Scene-based spatial items
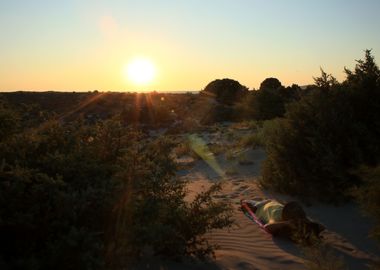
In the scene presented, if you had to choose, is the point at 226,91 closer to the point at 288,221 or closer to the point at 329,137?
the point at 329,137

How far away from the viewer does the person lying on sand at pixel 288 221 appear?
647cm

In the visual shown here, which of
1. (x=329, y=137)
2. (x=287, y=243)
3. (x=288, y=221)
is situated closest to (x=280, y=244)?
(x=287, y=243)

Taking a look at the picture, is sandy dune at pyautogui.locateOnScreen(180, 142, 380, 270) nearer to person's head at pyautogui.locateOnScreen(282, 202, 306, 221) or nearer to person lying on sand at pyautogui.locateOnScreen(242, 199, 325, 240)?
person lying on sand at pyautogui.locateOnScreen(242, 199, 325, 240)

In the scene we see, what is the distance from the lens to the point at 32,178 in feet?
13.5

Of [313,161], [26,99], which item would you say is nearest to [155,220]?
[313,161]

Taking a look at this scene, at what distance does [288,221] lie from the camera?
6.68 metres

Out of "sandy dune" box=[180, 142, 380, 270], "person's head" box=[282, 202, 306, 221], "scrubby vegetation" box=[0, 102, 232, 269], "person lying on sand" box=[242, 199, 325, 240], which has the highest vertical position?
"scrubby vegetation" box=[0, 102, 232, 269]

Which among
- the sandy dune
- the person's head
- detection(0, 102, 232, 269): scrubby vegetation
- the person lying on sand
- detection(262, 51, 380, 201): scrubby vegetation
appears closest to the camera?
detection(0, 102, 232, 269): scrubby vegetation

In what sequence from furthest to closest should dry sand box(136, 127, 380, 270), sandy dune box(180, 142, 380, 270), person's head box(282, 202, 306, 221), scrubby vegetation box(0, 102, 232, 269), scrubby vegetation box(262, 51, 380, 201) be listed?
scrubby vegetation box(262, 51, 380, 201)
person's head box(282, 202, 306, 221)
sandy dune box(180, 142, 380, 270)
dry sand box(136, 127, 380, 270)
scrubby vegetation box(0, 102, 232, 269)

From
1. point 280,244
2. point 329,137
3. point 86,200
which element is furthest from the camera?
point 329,137

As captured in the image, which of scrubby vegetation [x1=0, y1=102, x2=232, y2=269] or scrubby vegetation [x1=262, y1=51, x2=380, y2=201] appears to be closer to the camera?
scrubby vegetation [x1=0, y1=102, x2=232, y2=269]

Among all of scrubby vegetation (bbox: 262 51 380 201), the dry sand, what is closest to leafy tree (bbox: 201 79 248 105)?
scrubby vegetation (bbox: 262 51 380 201)

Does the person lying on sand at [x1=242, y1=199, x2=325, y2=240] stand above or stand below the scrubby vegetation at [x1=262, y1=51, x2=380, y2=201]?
below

- YOUR INSTRUCTIONS
Copy every item above word for word, omitting the pictures.

- EXPECTED OUTPUT
In the scene presented, if you had to choose, is the point at 226,91 closer to the point at 288,221 or closer to the point at 329,137?
the point at 329,137

How far away from the viewer does the person lying on sand at pixel 288 221 appear?
647cm

In the visual shown here, which of
1. (x=329, y=137)
2. (x=287, y=243)
3. (x=288, y=221)
is situated closest to (x=280, y=244)?
(x=287, y=243)

Taking a look at the picture, is sandy dune at pyautogui.locateOnScreen(180, 142, 380, 270) nearer to person's head at pyautogui.locateOnScreen(282, 202, 306, 221) or nearer to person lying on sand at pyautogui.locateOnScreen(242, 199, 325, 240)?
person lying on sand at pyautogui.locateOnScreen(242, 199, 325, 240)

In the scene we see, what is the distance from the lens to the point at 32,178 in feet?
13.5

Of [313,161], [26,99], which item would you say is nearest to [155,220]?
[313,161]

Taking a look at this scene, at what distance does [288,221] lie from the camera?
6.68 metres

Out of "sandy dune" box=[180, 142, 380, 270], "person's head" box=[282, 202, 306, 221], "scrubby vegetation" box=[0, 102, 232, 269], "person lying on sand" box=[242, 199, 325, 240], which has the highest vertical position?
"scrubby vegetation" box=[0, 102, 232, 269]

Which among
- the sandy dune
- the person's head
- detection(0, 102, 232, 269): scrubby vegetation
- the person lying on sand
- detection(262, 51, 380, 201): scrubby vegetation
appears closest to the camera?
detection(0, 102, 232, 269): scrubby vegetation

In what sequence from furthest to closest should dry sand box(136, 127, 380, 270), sandy dune box(180, 142, 380, 270), person's head box(282, 202, 306, 221), scrubby vegetation box(0, 102, 232, 269), scrubby vegetation box(262, 51, 380, 201) be listed?
scrubby vegetation box(262, 51, 380, 201)
person's head box(282, 202, 306, 221)
sandy dune box(180, 142, 380, 270)
dry sand box(136, 127, 380, 270)
scrubby vegetation box(0, 102, 232, 269)

From
1. point 280,244
2. point 329,137
3. point 86,200
which element is furthest from the camera?
point 329,137

As captured in the image, which of scrubby vegetation [x1=0, y1=102, x2=232, y2=269] or scrubby vegetation [x1=262, y1=51, x2=380, y2=201] appears to be closer to the camera?
scrubby vegetation [x1=0, y1=102, x2=232, y2=269]

Among all of scrubby vegetation (bbox: 262 51 380 201), the dry sand, what is closest to leafy tree (bbox: 201 79 248 105)?
scrubby vegetation (bbox: 262 51 380 201)

Does the person lying on sand at [x1=242, y1=199, x2=325, y2=240] stand above or stand below the scrubby vegetation at [x1=262, y1=51, x2=380, y2=201]?
below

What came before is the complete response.